◆ WHAT TO DO
Copy each line of data below with "Apartment" replaced by "Flat", keeping everything else the same. Include only the text, without the pictures.

----- SOURCE RECORDS

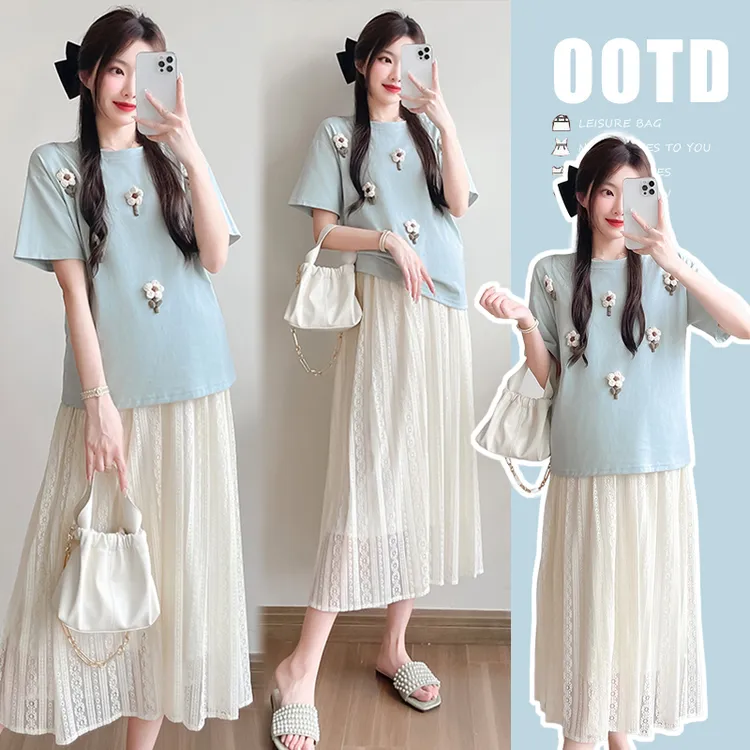 新款孕妇夏装清新立体花花短袖T恤时尚洋气蕾丝无托腹裙中国风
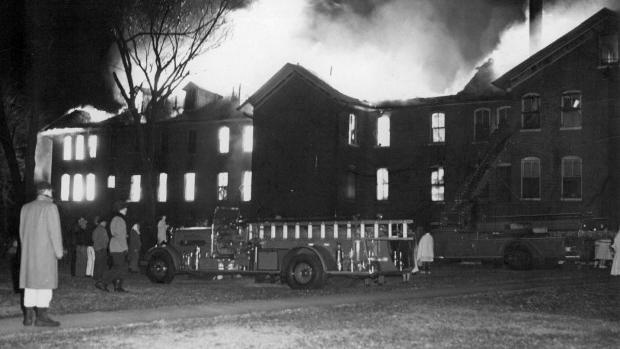 Zbytky budovy po požáru v Górna Grupa,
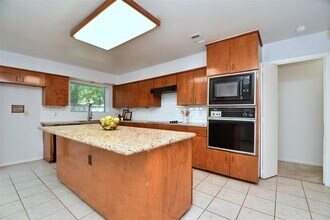 Building Photo - 7718 Moondance Ln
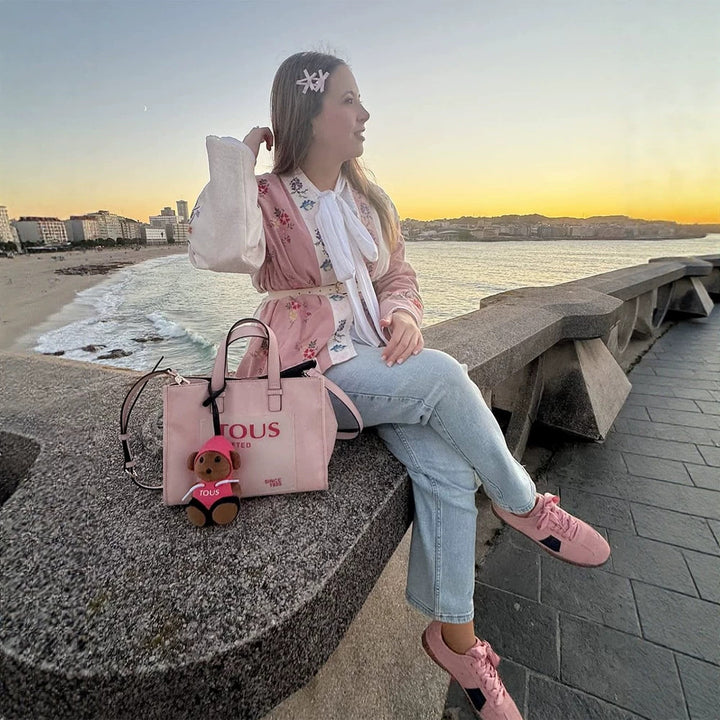 Women Embroidered Lightweight Kimono Jacket with Floral Appliqués and Open Fall Mune Fashion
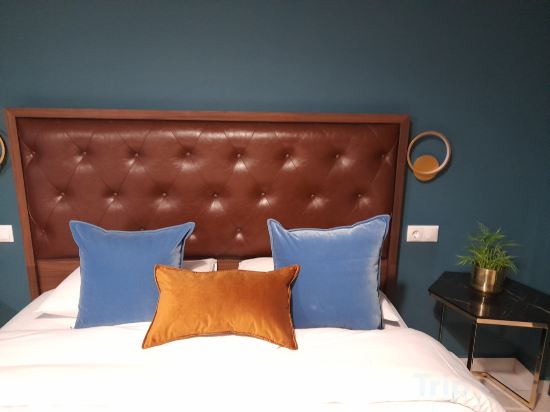 Фото Black Onyx Comfort Suites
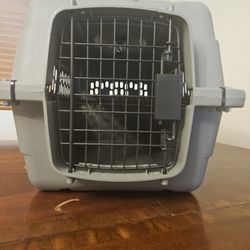 Hard-Sided Dog and Cat Kennel Single-Door Travel Pet Carrier with Metal Wire Ventilation 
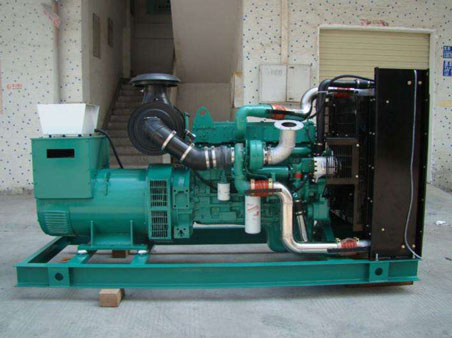 绿园1100kw康明斯柴油发电机组图片 绿园1100kw康明斯柴油发电机组图片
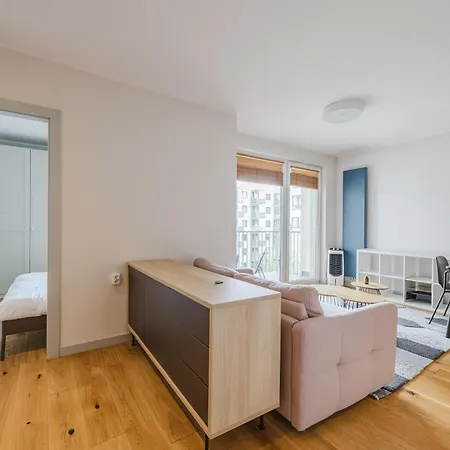 Wilda Chic By Bookinghost *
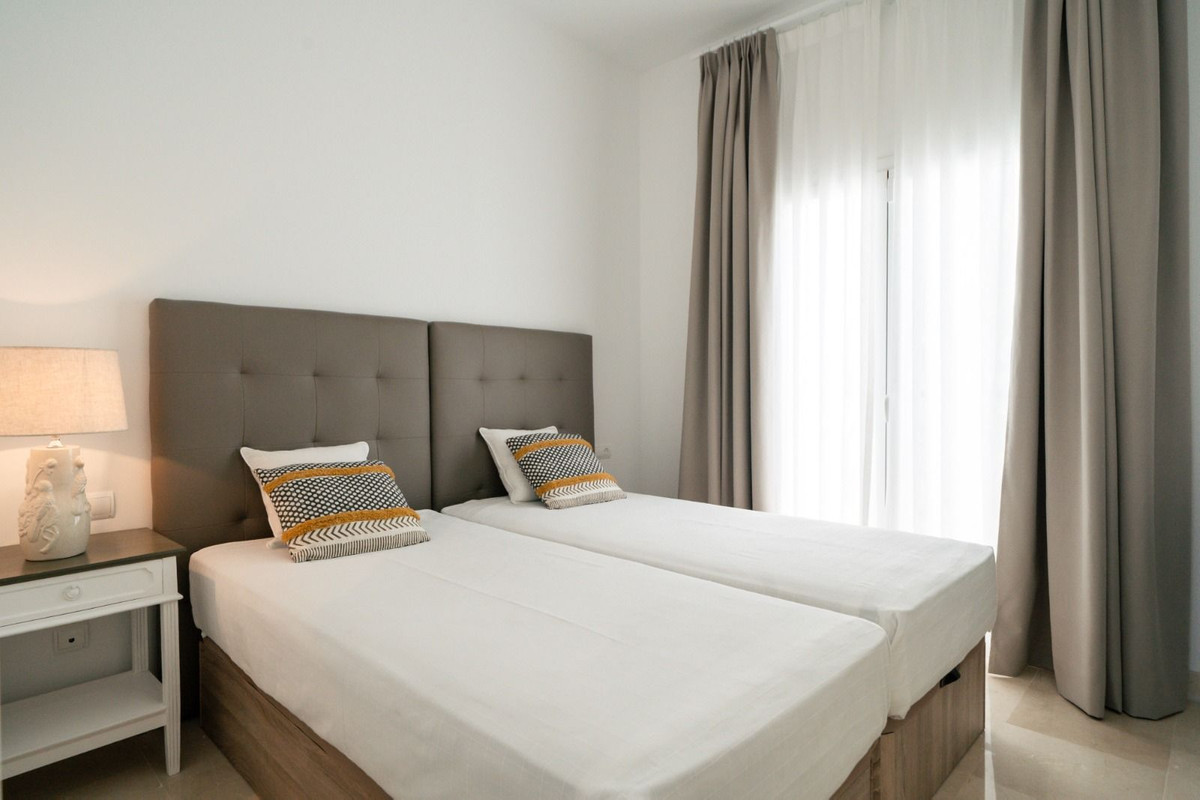 2 Bed Apartment for sale in Benahavís Costa Del Sol, Málaga, Spain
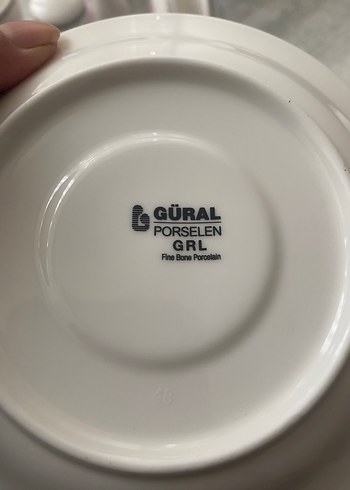 Gül Desenli Beyaz Porselen Yemek Takımı - Görsel 9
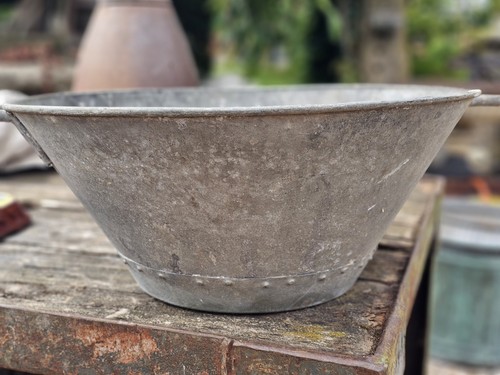 Victorian riveted round - victorian,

----------

◆ EXERCISE RESULT
 新款孕妇夏装清新立体花花短袖T恤时尚洋气蕾丝无托腹裙中国风
 Zbytky budovy po požáru v Górna Grupa,
 Building Photo - 7718 Moondance Ln
 Women Embroidered Lightweight Kimono Jacket with Floral Appliqués and Open Fall Mune Fashion
 Фото Black Onyx Comfort Suites
 Hard-Sided Dog and Cat Kennel Single-Door Travel Pet Carrier with Metal Wire Ventilation 
 绿园1100kw康明斯柴油发电机组图片 绿园1100kw康明斯柴油发电机组图片
 Wilda Chic By Bookinghost *
 2 Bed Flat for sale in Benahavís Costa Del Sol, Málaga, Spain
 Gül Desenli Beyaz Porselen Yemek Takımı - Görsel 9
 Victorian riveted round - victorian,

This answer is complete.